A su lado, Markethe ofrecía una presencia más serena, aunque no menos imponente. Su cabello negro, veteado de plata prematura, enmarcaba un rostro atlético donde una sonrisa amable a menudo suavizaba la agudeza de su mirada. Maestro del elemento viento, sus ráfagas podían ser tan sutiles como una brisa o tan devastadoras como un huracán. Pero era su afinidad con las sombras, una combinación de su control elemental y la tecnología de camuflaje tejida en su atuendo, lo que le había valido el título de 'guerrero sombra', un espectro en el campo de batalla. Su biocore, un colgante de un celeste pálido, como el cielo en un amanecer invernal, descansaba sobre su pecho.

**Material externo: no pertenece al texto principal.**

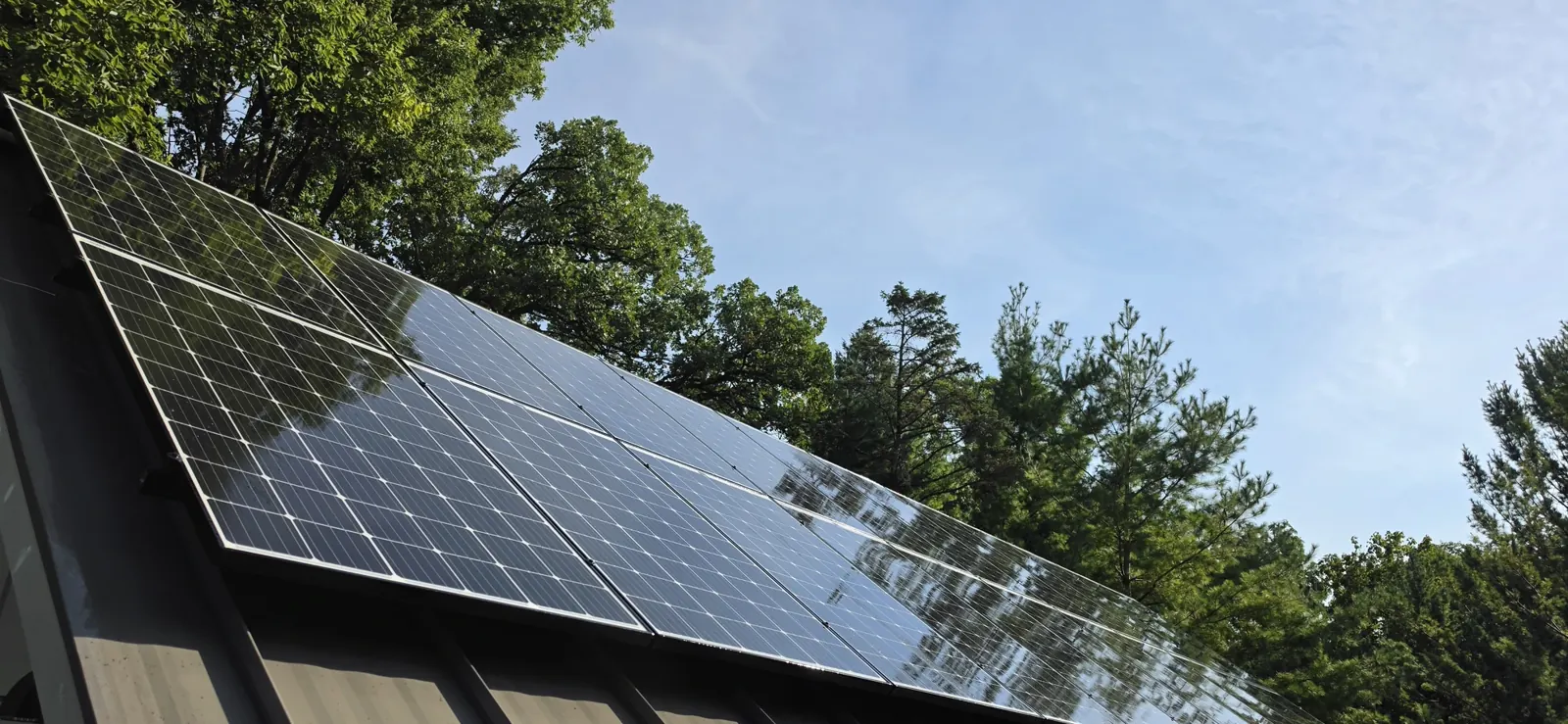 Same Southern Wisconsin residential solar array on a standing-seam metal roof photographed at 9:22 AM after Solar Alchemist cleaning, the glass is dark, uniform, and mirror-clean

Valkano, con su mata de pelo rojo fuego y ojos oscuros y chispeantes, era la personificación de la electricidad que danzaba a su alrededor. Sus descargas y campos magnéticos eran tan impredecibles y enérgicos como su carácter, aunque la solemnidad del momento había aplacado su habitual jovialidad. Un anillo de un amarillo eléctrico vibrante, su biocore, destellaba en su dedo anular.
Completando el cuarteto, Miachyv se erguía con la tranquilidad de un erudito y la firmeza de un pilar. Su cabello blanco como la nieve y sus ojos azules reflejaban la luz que comandaba, un poder capaz de sanar las heridas más profundas o de desvelar las verdades ocultas en la más densa oscuridad. Un pendiente de un blanco nacarado con destellos dorados, su biocore, adornaba su oreja izquierda, un faro de lógica y estrategia en el grupo.
El gran maestro los recibió con una inclinación de cabeza casi imperceptible, sus ojos cansados pero lúcidos fijándose en cada uno de ellos.
—Los he llamado —su voz, aunque débil, llenó la pequeña sala, acallando el crepitar de las antorchas en los muros— porque mi viaje en este plano está llegando a su fin. La Hermandad no puede quedar sin guía. Debo nombrar a mi sucesor.